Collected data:
--

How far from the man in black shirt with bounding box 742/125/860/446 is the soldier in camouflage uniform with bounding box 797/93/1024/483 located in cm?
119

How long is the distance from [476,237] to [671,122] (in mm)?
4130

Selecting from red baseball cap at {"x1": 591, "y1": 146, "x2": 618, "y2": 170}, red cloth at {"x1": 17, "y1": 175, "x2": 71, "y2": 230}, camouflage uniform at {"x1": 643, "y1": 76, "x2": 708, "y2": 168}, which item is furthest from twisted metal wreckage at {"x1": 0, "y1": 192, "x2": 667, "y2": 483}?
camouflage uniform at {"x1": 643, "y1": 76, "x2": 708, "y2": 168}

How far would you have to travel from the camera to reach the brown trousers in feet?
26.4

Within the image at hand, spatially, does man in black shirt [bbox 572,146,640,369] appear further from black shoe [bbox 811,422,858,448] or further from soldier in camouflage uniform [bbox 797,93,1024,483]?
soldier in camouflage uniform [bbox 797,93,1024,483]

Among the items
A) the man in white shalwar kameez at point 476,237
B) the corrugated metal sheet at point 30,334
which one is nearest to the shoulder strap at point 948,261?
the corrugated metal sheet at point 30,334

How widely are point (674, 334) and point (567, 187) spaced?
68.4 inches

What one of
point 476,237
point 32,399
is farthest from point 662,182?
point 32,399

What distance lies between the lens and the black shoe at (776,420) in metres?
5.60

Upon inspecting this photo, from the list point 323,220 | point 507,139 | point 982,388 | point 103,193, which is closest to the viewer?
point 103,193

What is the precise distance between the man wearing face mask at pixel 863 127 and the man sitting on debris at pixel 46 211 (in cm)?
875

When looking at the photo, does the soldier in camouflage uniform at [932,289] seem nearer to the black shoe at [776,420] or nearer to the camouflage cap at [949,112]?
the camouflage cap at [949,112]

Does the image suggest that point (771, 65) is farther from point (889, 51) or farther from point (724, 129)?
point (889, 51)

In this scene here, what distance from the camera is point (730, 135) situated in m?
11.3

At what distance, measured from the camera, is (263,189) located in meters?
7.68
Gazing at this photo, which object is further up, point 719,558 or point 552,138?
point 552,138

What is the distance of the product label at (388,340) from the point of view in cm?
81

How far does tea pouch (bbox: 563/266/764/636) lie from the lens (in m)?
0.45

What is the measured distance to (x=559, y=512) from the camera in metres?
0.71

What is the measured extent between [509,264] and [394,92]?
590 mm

--

* **Exercise task**
Arrange the data above as a numbered list, with the blank lines left out.

* **Response to the exercise**
1. How far from the man in black shirt with bounding box 742/125/860/446 is the soldier in camouflage uniform with bounding box 797/93/1024/483 located in cm?
2. 119
3. How long is the distance from [476,237] to [671,122] (in mm)?
4. 4130
5. Selecting from red baseball cap at {"x1": 591, "y1": 146, "x2": 618, "y2": 170}, red cloth at {"x1": 17, "y1": 175, "x2": 71, "y2": 230}, camouflage uniform at {"x1": 643, "y1": 76, "x2": 708, "y2": 168}, which item is furthest from twisted metal wreckage at {"x1": 0, "y1": 192, "x2": 667, "y2": 483}?
6. camouflage uniform at {"x1": 643, "y1": 76, "x2": 708, "y2": 168}
7. How far would you have to travel from the camera to reach the brown trousers in feet?
8. 26.4
9. Within the image at hand, spatially, does man in black shirt [bbox 572,146,640,369] appear further from black shoe [bbox 811,422,858,448] or further from soldier in camouflage uniform [bbox 797,93,1024,483]?
10. soldier in camouflage uniform [bbox 797,93,1024,483]
11. Among the items
12. A) the man in white shalwar kameez at point 476,237
13. B) the corrugated metal sheet at point 30,334
14. which one is nearest to the shoulder strap at point 948,261?
15. the corrugated metal sheet at point 30,334
16. How widely are point (674, 334) and point (567, 187) spaced?
17. 68.4 inches
18. What one of
19. point 476,237
20. point 32,399
21. is farthest from point 662,182?
22. point 32,399
23. What distance lies between the lens and the black shoe at (776,420) in metres?
24. 5.60
25. Upon inspecting this photo, from the list point 323,220 | point 507,139 | point 982,388 | point 103,193, which is closest to the viewer?
26. point 103,193
27. What is the precise distance between the man wearing face mask at pixel 863 127 and the man sitting on debris at pixel 46 211 (in cm)?
28. 875
29. When looking at the photo, does the soldier in camouflage uniform at [932,289] seem nearer to the black shoe at [776,420] or nearer to the camouflage cap at [949,112]?
30. the camouflage cap at [949,112]
31. Does the image suggest that point (771, 65) is farther from point (889, 51) or farther from point (724, 129)?
32. point (889, 51)
33. In this scene here, what distance from the camera is point (730, 135) situated in m?
34. 11.3
35. At what distance, measured from the camera, is (263,189) located in meters?
36. 7.68
37. Gazing at this photo, which object is further up, point 719,558 or point 552,138?
38. point 552,138
39. What is the distance of the product label at (388,340) from the point of view in cm?
40. 81
41. How far does tea pouch (bbox: 563/266/764/636) lie from the lens (in m)?
42. 0.45
43. What is the measured distance to (x=559, y=512) from the camera in metres?
44. 0.71
45. What is the measured extent between [509,264] and [394,92]?
46. 590 mm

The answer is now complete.